Luke los miró sin mostrar alegría. No sabía si romper aquel maravilloso momento, pero… tenía que contarles lo que había escuchado.

—Me alegro, chicos. Pero habéis elegido un mal día para decidirlo. —Luke se sentó en la única silla libre que quedaba en torno a la mesa. Suspiró—. Los japoneses han atacado la flota estadounidense de Pearl Harbor. He estado informándome bien, por eso no he venido a clase esta mañana.

—¿Estás seguro? —preguntó Logan, que nunca se fiaba de las especulaciones del joven.

—Pronto lo anunciarán los medios de comunicación. Es terrible —calificó Luke, por si no se habían dado cuenta de la gravedad del asunto—. Roosevelt no puede quedarse de brazos cruzados ante este acto tan infame. ¡Nos han atacado a traición! ¡Sin avisar! —El joven golpeó la mesa con su puño—. Se habla de más de dos mil muertos.

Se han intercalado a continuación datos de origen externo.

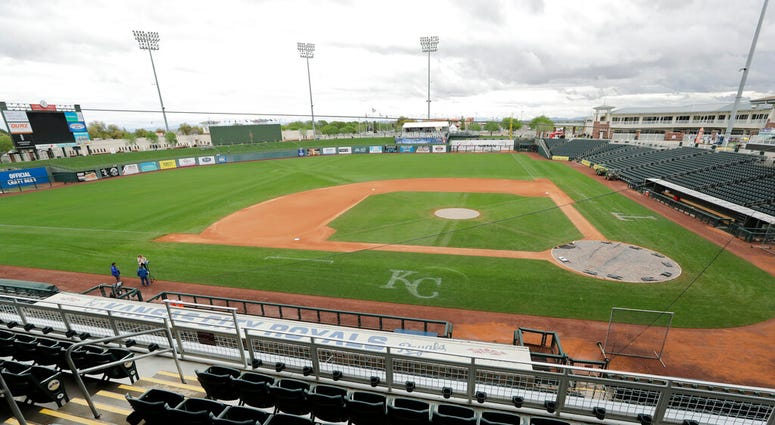 Kansas City Royals' dugout in an otherwise empty ballpark after the cancellation of a spring training baseball game between the Royals and the Seattle Mariners Thursday, March 12, 2020, in Surprise, Ariz.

Tenemos que pedir venganza.

—Calma, Luke —solicitó Adam mientras apretaba contra sí a Rachel, que comenzaba a asustarse.

—¡Os lo dije! —exclamó Luke, cada vez más alterado—. No podíamos permanecer sin hacer nada. Decíais que lo que pasaba fuera de Estados Unidos no era cosa nuestra… De acuerdo, pues ya lo es. Ya estamos en guerra. El presidente lo anunciará en breve…

—¿Y cómo nos afecta eso a nosotros? —preguntó Logan, ahora sí más preocupado.

—Se nos viene otra gran guerra. —Luke se ajustó de nuevo el sombrero, gesto que hacía cada vez que quería decir algo solemne—. Que Dios reparta suerte.

Adam y Rachel se abrazaron, como si con aquel gesto generaran un escudo capaz de protegerles de todo el terror externo. Justo el día que habían decidido que estarían unidos para siempre, se daban cuenta de lo separado que estaba el mundo, sin saber todavía que caerían de lleno en la grieta que la humanidad se había empeñado en generar y que les absorbería sin piedad alguna.